Excerpt provided:
## Begin
Spectral Clustering

Sneiderman, Robby

ML Methods

Spectral Clustering

Clustering via the eigenvectors of a graph Laplacian: embed data using the bottom eigenvectors, then run k-means in the embedding space. Finds non-convex clusters that k-means alone cannot.

CoreTier 2StableSupporting~50 min

Prerequisites

Eigenvalues and Eigenvectors K Means Clustering Pagerank Algorithm

Start 8-question practice · 1 available Prereq Map

Learning position

Read this page in the graph.

ml-methods | layer 2 | tier 2. This page has 3 direct prerequisites and 2 published dependents.

Open Atlas Prerequisites Leads to

What next

Kernels and Reproducing Kernel Hilbert Spaces

This is the first curated or graph-derived continuation from the current page.

Evidence badge

Claim status

This page has no public Lean mapping yet. Use the evidence page to inspect how claim status labels work.

Show the backing system

AtlasOpen the full prerequisite graph and run grounding traces.EvidenceInspect source support, claim labels, and public trust status.LeanReview the checked declaration list, scopes, and axiom profile.

Why This Matters

K-means clustering assigns points to the nearest centroid, which implicitly assumes clusters are convex and roughly spherical. Many real datasets have clusters that wrap around each other (two concentric rings, spiral shapes). K-means fails completely on these.

Spectral clustering solves this by first transforming the data using the eigenvectors of a graph Laplacian, then running k-means in the transformed space. The spectral embedding "unrolls" non-convex clusters into linearly separable ones.

Formal Setup

Given $n$ data points $x_1, \ldots, x_n$ , construct a similarity graph with adjacency matrix $W$ where $W_{ij} \geq 0$ measures similarity between $x_i$ and $x_j$ . Common choices:

Gaussian kernel: $W_{ij} = \exp(-\|x_i - x_j\|^2 / (2\sigma^2))$
k-nearest neighbors: $W_{ij} = 1$ if $x_j$ is among the $k$ nearest neighbors of $x_i$ (symmetrized)
epsilon-neighborhood: $W_{ij} = 1$ if $\|x_i - x_j\| < \epsilon$

Definition

Graph Laplacian $L$

Let $D$ be the diagonal degree matrix with $D_{ii} = \sum_j W_{ij}$ . The unnormalized graph Laplacian is:

$L = D - W$

The normalized graph Laplacian (symmetric version) is:

$L_{\text{sym}} = D^{-1/2} L D^{-1/2} = I - D^{-1/2} W D^{-1/2}$

Main Theorems

Proposition

Properties of the Graph Laplacian

Statement

The unnormalized Laplacian $L = D - W$ satisfies:

$L$ is symmetric positive semidefinite.
The smallest eigenvalue is 0, with eigenvector $\mathbf{1}$ (the all-ones vector).
## End
Written request: Please reproduce the passage of the spectral clustering page that begins at the words "This is the" and stops after the words "and axiom profile.".

Extracted information:
## Begin
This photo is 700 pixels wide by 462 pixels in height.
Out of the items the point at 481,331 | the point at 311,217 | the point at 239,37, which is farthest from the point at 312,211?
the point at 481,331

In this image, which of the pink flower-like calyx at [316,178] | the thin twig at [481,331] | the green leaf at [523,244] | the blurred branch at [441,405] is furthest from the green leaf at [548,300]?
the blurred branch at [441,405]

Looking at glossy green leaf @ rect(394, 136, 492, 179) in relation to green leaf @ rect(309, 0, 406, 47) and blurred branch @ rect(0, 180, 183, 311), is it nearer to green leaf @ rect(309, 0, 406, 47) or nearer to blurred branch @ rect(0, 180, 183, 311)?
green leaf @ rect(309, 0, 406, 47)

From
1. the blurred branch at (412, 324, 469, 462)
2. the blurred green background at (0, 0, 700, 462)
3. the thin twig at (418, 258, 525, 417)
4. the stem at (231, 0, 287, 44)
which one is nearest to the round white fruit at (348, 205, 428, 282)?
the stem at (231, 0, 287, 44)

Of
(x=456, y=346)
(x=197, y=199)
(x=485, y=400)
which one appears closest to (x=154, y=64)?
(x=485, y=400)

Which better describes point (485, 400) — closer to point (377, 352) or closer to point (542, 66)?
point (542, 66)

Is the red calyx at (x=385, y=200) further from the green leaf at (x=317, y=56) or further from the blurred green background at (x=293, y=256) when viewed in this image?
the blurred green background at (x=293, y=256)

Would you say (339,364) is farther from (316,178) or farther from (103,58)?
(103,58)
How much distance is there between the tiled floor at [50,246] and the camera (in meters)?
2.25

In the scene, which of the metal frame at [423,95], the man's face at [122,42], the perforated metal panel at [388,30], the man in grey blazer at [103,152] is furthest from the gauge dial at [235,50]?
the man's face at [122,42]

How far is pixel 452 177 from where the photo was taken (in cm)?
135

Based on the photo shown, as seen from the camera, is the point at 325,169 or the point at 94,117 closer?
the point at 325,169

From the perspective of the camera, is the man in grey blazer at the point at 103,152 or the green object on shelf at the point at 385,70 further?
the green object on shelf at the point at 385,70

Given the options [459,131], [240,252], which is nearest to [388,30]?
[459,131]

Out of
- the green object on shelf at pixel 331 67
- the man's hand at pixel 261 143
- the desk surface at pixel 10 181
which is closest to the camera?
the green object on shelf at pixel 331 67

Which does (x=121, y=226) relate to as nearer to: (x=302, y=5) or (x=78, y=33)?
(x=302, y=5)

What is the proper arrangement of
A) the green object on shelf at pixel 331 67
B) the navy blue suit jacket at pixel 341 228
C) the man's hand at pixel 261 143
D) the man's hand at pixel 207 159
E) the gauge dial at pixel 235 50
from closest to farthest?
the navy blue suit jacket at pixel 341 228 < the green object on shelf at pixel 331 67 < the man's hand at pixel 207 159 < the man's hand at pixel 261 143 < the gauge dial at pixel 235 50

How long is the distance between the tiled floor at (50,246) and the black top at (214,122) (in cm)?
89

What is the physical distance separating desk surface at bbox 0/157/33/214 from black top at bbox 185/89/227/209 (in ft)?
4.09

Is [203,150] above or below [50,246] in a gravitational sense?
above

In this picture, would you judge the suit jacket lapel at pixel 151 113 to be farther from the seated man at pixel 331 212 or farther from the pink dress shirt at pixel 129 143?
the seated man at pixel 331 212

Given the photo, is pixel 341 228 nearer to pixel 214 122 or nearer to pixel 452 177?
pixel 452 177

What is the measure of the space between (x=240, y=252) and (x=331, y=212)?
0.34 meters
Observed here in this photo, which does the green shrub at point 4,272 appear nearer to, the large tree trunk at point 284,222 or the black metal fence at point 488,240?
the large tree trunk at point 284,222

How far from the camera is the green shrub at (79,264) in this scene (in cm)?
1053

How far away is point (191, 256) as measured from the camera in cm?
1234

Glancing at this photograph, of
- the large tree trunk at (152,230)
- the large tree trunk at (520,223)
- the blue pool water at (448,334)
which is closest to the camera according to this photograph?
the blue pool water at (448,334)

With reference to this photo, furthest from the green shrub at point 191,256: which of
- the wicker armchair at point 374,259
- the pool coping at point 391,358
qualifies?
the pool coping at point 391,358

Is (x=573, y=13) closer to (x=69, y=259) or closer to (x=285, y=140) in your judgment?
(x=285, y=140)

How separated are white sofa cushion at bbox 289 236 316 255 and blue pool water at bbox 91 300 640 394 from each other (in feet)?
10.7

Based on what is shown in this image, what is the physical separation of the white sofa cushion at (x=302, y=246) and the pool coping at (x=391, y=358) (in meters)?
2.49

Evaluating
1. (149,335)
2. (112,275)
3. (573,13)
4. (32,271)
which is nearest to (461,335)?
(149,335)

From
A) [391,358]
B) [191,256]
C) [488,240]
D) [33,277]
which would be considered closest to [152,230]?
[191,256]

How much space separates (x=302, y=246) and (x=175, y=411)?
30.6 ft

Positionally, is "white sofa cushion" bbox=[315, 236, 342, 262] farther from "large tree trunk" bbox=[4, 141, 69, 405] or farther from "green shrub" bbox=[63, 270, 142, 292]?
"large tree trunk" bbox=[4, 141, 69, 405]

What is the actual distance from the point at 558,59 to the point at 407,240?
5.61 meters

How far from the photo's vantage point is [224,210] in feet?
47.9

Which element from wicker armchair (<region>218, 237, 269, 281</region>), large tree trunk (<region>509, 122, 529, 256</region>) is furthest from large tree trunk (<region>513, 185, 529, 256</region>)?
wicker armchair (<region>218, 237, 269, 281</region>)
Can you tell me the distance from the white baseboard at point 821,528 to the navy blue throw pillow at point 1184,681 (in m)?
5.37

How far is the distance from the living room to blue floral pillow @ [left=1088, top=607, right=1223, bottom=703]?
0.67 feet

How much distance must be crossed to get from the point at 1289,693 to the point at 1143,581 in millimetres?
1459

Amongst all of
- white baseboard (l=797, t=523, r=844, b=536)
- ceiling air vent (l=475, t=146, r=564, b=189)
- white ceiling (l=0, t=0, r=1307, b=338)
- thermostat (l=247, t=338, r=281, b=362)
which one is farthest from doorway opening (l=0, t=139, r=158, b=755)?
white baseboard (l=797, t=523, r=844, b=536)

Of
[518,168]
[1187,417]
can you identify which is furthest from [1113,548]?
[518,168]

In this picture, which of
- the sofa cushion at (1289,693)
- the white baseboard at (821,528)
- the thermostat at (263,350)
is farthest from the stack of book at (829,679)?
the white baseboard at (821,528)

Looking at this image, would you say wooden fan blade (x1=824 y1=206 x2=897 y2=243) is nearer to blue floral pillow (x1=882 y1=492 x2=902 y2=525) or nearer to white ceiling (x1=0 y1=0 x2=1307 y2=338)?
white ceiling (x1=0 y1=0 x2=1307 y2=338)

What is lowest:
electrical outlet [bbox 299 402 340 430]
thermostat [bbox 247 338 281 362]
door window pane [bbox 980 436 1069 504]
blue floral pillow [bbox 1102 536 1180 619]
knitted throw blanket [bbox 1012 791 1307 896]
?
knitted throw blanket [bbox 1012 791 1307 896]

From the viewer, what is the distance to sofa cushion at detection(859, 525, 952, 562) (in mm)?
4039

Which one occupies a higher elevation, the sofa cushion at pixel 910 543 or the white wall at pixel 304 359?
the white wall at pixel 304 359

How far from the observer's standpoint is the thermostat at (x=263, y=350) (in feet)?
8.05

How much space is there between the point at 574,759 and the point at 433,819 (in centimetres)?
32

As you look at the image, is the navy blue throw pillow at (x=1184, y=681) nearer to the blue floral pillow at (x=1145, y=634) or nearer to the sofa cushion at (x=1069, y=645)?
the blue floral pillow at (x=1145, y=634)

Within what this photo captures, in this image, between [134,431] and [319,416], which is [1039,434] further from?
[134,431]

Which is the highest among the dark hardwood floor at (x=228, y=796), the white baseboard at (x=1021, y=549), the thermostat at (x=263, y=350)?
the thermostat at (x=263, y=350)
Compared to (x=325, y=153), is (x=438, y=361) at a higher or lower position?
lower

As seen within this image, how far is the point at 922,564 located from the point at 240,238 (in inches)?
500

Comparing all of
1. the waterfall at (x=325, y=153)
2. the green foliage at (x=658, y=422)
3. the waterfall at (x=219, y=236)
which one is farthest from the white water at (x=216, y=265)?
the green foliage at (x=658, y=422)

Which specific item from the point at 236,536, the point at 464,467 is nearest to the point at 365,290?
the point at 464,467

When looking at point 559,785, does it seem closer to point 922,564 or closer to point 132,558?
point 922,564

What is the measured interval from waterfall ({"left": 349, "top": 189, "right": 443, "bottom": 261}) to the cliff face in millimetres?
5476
## End
Full output:
This is the first curated or graph-derived continuation from the current page.

Evidence badge

Claim status

This page has no public Lean mapping yet. Use the evidence page to inspect how claim status labels work.

Show the backing system

AtlasOpen the full prerequisite graph and run grounding traces.EvidenceInspect source support, claim labels, and public trust status.LeanReview the checked declaration list, scopes, and axiom profile.